Another example: "Master of Magic". It is great to have enthusiasts who do their best to make the better version of that game. However, they totally changed everything in the 20+ years old game, many rules are changed, and original is no longer accessible on this site. Sadly, the last I checked, they didn't fix the error with inevitable and unavoidable game crash in long campaigns (saving before crash doesn't help, it might have to do something with turn-count overflow (like gettinng over 255 turns) or something), which was the only major issue with that game.

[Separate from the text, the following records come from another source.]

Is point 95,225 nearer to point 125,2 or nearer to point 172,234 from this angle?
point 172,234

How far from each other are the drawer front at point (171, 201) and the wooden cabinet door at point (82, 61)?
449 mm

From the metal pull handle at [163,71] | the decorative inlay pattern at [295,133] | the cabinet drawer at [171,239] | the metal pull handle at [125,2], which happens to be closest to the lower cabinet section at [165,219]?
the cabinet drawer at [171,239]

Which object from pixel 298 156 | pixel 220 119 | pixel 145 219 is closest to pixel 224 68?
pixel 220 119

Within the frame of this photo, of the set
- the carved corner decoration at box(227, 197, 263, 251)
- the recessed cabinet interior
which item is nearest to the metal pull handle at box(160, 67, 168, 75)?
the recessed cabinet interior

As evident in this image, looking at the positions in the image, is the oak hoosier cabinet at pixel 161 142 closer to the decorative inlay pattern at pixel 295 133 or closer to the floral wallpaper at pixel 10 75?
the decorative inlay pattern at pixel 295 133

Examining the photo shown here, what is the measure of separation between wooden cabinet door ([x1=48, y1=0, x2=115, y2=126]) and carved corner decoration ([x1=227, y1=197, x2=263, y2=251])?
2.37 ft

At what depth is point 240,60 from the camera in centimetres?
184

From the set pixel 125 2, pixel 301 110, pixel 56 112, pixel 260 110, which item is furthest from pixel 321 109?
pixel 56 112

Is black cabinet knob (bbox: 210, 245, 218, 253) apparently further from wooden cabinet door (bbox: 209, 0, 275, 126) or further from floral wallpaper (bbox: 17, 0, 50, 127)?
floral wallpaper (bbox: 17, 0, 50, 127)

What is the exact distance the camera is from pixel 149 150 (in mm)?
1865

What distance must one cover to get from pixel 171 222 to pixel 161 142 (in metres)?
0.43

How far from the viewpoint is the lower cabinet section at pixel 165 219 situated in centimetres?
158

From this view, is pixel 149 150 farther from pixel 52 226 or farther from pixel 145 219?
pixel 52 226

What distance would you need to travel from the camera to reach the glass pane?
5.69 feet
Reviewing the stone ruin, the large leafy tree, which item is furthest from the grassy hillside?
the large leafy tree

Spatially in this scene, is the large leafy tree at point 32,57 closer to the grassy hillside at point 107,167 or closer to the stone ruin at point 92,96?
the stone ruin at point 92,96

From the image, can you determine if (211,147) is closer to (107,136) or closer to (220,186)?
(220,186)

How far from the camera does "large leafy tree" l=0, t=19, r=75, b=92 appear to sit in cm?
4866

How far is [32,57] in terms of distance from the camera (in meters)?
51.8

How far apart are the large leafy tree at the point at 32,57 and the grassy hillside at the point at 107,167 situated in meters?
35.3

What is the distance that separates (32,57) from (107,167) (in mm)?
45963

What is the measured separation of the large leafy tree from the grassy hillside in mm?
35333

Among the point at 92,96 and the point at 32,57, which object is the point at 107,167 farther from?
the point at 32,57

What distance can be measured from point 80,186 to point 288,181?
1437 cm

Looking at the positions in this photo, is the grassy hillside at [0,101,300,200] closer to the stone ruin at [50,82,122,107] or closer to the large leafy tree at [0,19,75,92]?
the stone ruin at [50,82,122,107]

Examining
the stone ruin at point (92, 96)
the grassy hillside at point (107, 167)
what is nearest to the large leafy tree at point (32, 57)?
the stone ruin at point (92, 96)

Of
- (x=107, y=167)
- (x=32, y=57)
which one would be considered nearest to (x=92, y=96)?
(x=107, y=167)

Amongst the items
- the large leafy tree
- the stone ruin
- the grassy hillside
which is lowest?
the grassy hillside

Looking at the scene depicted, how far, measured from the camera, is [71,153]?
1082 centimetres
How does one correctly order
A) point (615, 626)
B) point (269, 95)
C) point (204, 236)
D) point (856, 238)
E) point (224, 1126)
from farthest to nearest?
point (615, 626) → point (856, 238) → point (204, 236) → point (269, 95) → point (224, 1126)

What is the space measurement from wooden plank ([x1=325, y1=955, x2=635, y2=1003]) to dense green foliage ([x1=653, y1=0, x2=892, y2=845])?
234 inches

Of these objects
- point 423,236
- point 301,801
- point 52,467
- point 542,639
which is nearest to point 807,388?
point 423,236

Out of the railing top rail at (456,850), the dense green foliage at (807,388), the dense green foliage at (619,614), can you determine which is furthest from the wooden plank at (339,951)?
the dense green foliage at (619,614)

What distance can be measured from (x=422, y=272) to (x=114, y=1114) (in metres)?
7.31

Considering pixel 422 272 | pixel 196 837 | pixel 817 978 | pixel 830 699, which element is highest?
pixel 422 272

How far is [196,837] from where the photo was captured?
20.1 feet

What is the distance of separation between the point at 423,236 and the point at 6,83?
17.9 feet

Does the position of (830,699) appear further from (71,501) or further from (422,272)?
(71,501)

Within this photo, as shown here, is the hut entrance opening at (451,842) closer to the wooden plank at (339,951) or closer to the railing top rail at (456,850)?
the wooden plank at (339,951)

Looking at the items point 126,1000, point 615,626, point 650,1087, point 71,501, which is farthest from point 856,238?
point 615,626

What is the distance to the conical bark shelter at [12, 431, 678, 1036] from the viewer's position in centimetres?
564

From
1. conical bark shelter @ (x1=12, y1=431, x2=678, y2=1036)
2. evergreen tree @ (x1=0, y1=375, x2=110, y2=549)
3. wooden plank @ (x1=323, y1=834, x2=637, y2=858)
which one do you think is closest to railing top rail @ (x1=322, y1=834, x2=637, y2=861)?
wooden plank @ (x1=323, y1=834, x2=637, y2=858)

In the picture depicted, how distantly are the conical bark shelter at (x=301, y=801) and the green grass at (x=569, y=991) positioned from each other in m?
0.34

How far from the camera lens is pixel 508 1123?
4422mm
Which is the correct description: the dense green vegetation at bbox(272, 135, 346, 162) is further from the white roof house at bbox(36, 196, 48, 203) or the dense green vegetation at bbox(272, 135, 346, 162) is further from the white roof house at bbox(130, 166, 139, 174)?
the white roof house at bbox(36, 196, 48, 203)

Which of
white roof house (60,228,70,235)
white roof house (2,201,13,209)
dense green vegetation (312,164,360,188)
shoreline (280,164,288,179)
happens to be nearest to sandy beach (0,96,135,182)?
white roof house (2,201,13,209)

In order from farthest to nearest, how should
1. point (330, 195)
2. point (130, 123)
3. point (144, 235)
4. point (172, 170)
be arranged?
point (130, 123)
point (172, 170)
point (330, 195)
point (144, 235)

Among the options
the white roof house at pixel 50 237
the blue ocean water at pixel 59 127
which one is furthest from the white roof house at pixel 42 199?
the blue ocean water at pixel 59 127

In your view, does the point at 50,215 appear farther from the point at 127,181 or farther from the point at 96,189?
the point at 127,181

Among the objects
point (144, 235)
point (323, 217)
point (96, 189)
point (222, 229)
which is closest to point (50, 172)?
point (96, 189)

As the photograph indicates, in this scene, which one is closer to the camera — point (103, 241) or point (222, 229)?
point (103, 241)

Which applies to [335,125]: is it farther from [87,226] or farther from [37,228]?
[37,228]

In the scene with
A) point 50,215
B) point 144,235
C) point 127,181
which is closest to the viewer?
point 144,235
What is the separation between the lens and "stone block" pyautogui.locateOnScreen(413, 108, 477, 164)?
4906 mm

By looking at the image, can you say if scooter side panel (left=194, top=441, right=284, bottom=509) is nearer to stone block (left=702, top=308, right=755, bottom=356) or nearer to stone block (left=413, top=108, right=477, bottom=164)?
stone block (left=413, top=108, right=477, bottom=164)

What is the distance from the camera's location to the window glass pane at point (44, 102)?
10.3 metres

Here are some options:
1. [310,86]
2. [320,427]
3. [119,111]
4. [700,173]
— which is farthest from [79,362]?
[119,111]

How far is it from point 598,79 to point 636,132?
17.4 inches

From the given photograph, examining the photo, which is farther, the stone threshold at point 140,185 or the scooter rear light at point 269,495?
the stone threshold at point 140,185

Please, let your customers have access to the pre-preservation versions of the games :) Maybe there is no need to have installers of all possible versions, but installers before some big changes are applied to the game, specifically the preservation fixes.
You made very strong points.
I just wish they understand that, yes, not all of us will surrender to the Win 11 TPM 2.0, full telemetry, ad based, AI sharing data collection, just because its "the most recent hardware".
But then again, we're talking about a niche of a niche, that is, GOG is already niched. And to cater for us, a niche, inside that niche, is to ask for bankruptcy, because our niche is just that small.
...but then, again, again, we're talking about GOG, a niche store that can't compete with the big players, *ahem*, THE big player, Steam, so if they focus on the big market, they will lose, sooner or later.
The huge (and good) propaganda that really worked recently was based on:
- Being DRM Free and allowing DRM Free gaming (niche)
- "Updating" and "Fixing" old games for them to work on "modern computers" (nicher)
Two niche categories.
So why not focus on us, the niche market-share that support them and keep listening to users like us?
I do hope they rethink the preservation program because of the issues I pointed, and specially the issues you also pointed out.
Just because a niche is small, doesn't mean it isn't valuable.
...GOG started, thrived and survived because of the niche market after all.
(O.b.s: I think I've never used the word 'niche' that much ever before.
Also, there once was a Grim Dawn version without Global Scaling?! What?!